The skier is pulled at speeds that would indicate a complete lack of self-preservation. There are rings suspended above the snow and the skier weaves back and forth across the street and stabs the wand through the rings. The skier does this while flying 40 or 50 feet over jumps.

They repeat this at least twice. This is an American sport, so the fastest skier with the most rings wins.

Skijoring for fun and profit

Legend has it skijoring was started in Leadville back in 1949 by two guys who were sitting in a cafe drinking coffee and eating a pie. It was coffee they were drinking, they promise.

Locals like Graham and Rose Bearden introduced skijoring to places like New Hampshire, and it’s gotten huge on the East Coast. They’ve been known to travel all the way to upstate New York.

If you’re serious enough, you can travel to Quebec, New Hampshire and around the East Coast.

In these parts you can go skijoring in Minturn, Leadville and Silverton. You’ll find two events in Wyoming, two in Idaho, and a few in Montana. Graham traveled to Whitefish, Mont., 22 hours one way, for the granddaddy of all skijoring events.

They award a world title every year, and if you want it, you’ll have to hit the road.

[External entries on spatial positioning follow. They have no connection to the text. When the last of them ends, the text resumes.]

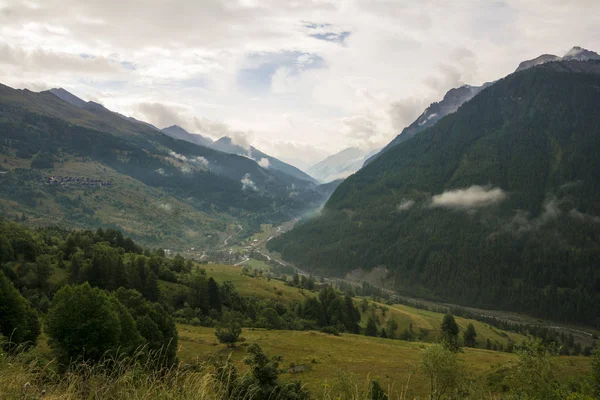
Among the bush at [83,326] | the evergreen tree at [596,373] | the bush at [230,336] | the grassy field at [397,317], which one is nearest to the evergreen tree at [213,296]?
the grassy field at [397,317]

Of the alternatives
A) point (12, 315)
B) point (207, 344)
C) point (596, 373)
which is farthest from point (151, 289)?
point (596, 373)

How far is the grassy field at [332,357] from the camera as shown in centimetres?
5197

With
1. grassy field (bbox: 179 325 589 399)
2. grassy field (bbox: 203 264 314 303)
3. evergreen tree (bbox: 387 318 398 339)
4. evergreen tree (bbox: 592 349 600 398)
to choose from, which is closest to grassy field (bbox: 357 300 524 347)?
evergreen tree (bbox: 387 318 398 339)

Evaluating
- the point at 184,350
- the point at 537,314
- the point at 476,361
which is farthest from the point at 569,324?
the point at 184,350

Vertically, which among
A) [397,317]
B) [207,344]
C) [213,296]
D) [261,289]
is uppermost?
[207,344]

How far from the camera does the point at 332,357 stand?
215ft

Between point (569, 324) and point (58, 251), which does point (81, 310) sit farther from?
point (569, 324)

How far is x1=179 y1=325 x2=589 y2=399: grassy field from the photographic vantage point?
52.0m

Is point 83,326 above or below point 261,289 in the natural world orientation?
above

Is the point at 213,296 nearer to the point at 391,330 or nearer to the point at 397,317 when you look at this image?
the point at 391,330

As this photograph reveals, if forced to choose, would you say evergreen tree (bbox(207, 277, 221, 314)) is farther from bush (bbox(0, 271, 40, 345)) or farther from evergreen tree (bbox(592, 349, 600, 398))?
evergreen tree (bbox(592, 349, 600, 398))

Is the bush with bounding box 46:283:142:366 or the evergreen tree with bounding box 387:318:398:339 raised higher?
the bush with bounding box 46:283:142:366

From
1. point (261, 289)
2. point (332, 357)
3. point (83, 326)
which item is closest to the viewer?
point (83, 326)

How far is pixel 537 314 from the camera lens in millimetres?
199625
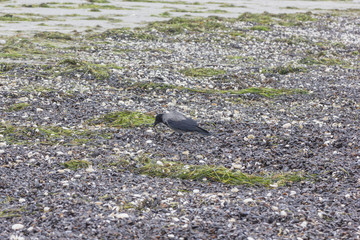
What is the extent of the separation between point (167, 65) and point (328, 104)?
4743mm

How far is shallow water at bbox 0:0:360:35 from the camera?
A: 19.6m

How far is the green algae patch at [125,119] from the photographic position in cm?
872

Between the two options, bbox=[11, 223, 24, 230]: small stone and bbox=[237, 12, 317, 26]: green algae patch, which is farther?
bbox=[237, 12, 317, 26]: green algae patch

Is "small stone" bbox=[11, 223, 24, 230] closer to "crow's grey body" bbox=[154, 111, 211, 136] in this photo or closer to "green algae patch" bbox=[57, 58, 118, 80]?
"crow's grey body" bbox=[154, 111, 211, 136]

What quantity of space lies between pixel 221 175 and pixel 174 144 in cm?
157

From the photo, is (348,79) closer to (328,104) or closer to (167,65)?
(328,104)

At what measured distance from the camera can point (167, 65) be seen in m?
13.3

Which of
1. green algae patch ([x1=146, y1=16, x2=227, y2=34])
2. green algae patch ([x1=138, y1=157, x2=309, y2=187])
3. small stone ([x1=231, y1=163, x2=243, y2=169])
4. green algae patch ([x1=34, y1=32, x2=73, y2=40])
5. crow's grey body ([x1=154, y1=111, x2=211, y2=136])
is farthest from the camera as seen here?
green algae patch ([x1=146, y1=16, x2=227, y2=34])

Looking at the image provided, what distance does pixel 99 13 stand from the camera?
24656 millimetres

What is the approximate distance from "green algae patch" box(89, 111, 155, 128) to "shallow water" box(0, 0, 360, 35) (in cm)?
1000

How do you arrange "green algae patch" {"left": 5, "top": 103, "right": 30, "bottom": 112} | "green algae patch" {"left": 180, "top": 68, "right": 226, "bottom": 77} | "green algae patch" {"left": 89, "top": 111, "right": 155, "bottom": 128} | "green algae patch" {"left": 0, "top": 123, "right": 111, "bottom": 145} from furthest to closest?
"green algae patch" {"left": 180, "top": 68, "right": 226, "bottom": 77} → "green algae patch" {"left": 5, "top": 103, "right": 30, "bottom": 112} → "green algae patch" {"left": 89, "top": 111, "right": 155, "bottom": 128} → "green algae patch" {"left": 0, "top": 123, "right": 111, "bottom": 145}

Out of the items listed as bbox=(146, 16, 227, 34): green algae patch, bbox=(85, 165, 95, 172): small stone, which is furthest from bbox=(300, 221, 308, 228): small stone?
bbox=(146, 16, 227, 34): green algae patch

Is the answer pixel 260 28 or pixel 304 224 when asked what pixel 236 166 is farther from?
pixel 260 28

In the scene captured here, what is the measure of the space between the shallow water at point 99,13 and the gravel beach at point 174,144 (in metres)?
4.13
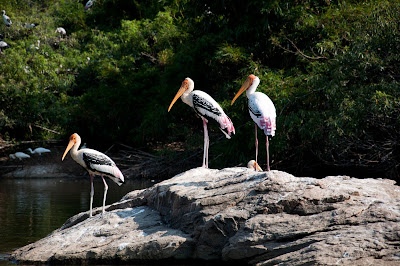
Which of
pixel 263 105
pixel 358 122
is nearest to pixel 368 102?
pixel 358 122

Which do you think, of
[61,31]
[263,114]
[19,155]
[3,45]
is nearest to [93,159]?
[263,114]

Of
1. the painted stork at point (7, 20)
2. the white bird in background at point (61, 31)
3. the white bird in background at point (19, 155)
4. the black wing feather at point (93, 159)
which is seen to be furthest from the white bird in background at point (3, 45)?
the black wing feather at point (93, 159)

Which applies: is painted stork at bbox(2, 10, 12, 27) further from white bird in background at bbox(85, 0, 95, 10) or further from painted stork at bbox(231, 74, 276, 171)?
painted stork at bbox(231, 74, 276, 171)

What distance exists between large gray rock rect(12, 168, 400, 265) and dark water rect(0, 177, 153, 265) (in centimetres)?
132

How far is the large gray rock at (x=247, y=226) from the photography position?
23.0 ft

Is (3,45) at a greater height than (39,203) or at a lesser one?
greater

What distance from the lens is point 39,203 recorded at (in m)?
14.0

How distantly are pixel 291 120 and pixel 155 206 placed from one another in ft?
18.9

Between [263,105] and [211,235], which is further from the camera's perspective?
[263,105]

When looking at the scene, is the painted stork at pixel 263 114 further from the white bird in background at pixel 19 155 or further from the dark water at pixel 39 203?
the white bird in background at pixel 19 155

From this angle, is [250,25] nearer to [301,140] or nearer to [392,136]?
[301,140]

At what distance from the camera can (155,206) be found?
29.8 ft

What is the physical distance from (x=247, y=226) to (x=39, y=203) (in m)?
7.73

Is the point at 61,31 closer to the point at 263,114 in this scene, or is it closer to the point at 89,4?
the point at 89,4
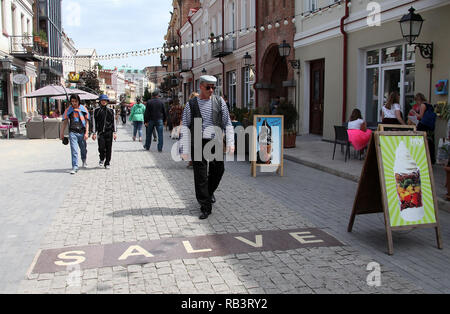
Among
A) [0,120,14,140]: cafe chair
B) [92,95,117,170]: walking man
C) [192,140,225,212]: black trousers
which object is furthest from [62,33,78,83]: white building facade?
[192,140,225,212]: black trousers

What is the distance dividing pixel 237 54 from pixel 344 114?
12527mm

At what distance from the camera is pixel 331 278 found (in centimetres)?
380

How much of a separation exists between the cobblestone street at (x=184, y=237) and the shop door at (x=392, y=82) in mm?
5732

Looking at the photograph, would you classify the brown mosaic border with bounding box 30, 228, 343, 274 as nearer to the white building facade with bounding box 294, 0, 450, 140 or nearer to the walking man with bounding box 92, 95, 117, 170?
the walking man with bounding box 92, 95, 117, 170

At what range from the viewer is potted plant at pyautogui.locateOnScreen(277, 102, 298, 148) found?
1380cm

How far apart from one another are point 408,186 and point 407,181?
53mm

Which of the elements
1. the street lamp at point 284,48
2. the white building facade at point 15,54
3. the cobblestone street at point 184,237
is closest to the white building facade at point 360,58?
the street lamp at point 284,48

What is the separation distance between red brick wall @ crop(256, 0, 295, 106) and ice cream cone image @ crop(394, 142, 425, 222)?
46.6 feet

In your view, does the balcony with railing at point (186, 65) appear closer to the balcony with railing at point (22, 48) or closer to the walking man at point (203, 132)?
the balcony with railing at point (22, 48)

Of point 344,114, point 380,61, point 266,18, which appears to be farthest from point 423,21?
point 266,18

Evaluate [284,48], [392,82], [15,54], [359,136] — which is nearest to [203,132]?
[359,136]

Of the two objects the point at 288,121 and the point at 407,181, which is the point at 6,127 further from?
the point at 407,181

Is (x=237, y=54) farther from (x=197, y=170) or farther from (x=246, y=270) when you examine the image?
(x=246, y=270)
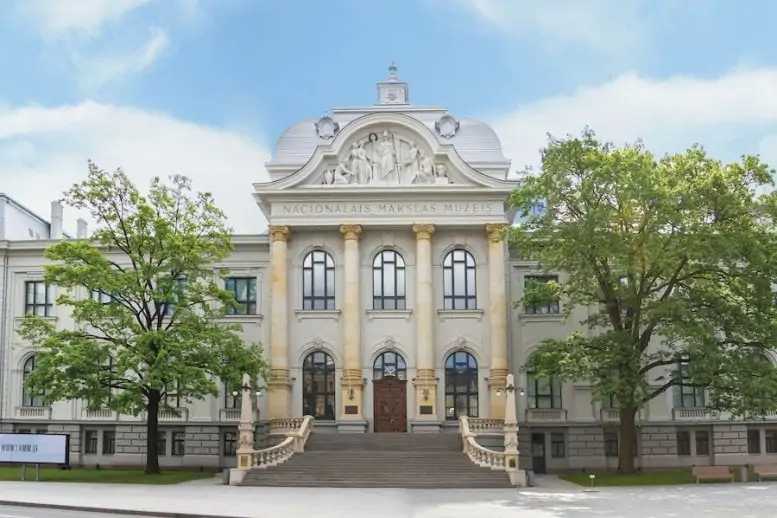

“I travel all over the U.S. doing it, and I wanted to try to stay a little closer to home,” Graham said. “It used to be huge in Colorado. We’re trying to bring it back.”

The local skijoring folks approached the Minturn town council who decided to give it a run.

“Minturn seems to be a great location for some of the off-beat events that might not fit in places like Beaver Creek,” said Michelle Metteer, Minturn’s event coordinator.